_PROVIDED RECORDS_
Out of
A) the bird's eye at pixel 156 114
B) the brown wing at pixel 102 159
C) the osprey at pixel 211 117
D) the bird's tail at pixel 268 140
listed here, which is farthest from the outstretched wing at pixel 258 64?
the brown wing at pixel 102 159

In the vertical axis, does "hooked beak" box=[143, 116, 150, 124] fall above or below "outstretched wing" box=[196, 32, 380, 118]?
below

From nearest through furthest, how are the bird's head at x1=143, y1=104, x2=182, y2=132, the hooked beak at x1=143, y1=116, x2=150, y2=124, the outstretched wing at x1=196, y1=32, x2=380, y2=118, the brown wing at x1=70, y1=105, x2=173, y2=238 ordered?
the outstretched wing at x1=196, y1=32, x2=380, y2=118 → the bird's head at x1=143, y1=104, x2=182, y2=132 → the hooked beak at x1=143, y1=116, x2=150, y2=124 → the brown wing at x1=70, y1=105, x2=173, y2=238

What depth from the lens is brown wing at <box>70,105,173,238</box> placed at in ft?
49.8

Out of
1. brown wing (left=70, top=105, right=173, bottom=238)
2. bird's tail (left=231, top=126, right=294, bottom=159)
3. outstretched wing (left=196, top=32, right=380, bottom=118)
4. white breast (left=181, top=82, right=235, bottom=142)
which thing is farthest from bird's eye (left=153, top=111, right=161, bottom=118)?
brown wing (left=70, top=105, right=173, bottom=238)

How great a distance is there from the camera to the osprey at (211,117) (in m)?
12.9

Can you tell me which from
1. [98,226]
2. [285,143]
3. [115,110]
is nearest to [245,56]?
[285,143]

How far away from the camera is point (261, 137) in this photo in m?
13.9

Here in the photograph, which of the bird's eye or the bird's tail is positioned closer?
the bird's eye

_EXERCISE_
Please print the data above again, line for line, keeping every word, number and symbol unchanged.

_SOLUTION TO THIS TASK_
Out of
A) the bird's eye at pixel 156 114
B) the brown wing at pixel 102 159
C) the osprey at pixel 211 117
D) the bird's tail at pixel 268 140
listed here, which is farthest from the outstretched wing at pixel 258 64?
the brown wing at pixel 102 159

In the vertical axis, does "hooked beak" box=[143, 116, 150, 124] fall above or below "outstretched wing" box=[196, 32, 380, 118]?
below

From nearest through furthest, how are the bird's head at x1=143, y1=104, x2=182, y2=132, the hooked beak at x1=143, y1=116, x2=150, y2=124, the outstretched wing at x1=196, y1=32, x2=380, y2=118, the brown wing at x1=70, y1=105, x2=173, y2=238 ordered?
the outstretched wing at x1=196, y1=32, x2=380, y2=118 → the bird's head at x1=143, y1=104, x2=182, y2=132 → the hooked beak at x1=143, y1=116, x2=150, y2=124 → the brown wing at x1=70, y1=105, x2=173, y2=238

What depth from the lens is brown wing at <box>70,105,173,238</box> placed at in ft?
49.8

Out of
1. brown wing (left=70, top=105, right=173, bottom=238)
2. bird's tail (left=231, top=126, right=294, bottom=159)
3. outstretched wing (left=196, top=32, right=380, bottom=118)
4. white breast (left=181, top=82, right=235, bottom=142)
which thing is farthest from bird's eye (left=153, top=111, right=161, bottom=118)?
brown wing (left=70, top=105, right=173, bottom=238)

How great a distance is there from the camera to the osprey at (211,117) (in m)?
12.9

Can you tell me which from
1. [98,226]
2. [285,143]
3. [115,110]
is nearest to [245,56]?
[285,143]

How far away from the camera is point (261, 137) in this photo in m?
13.9

Here in the photograph, which of the bird's eye or the bird's tail is positioned closer?
the bird's eye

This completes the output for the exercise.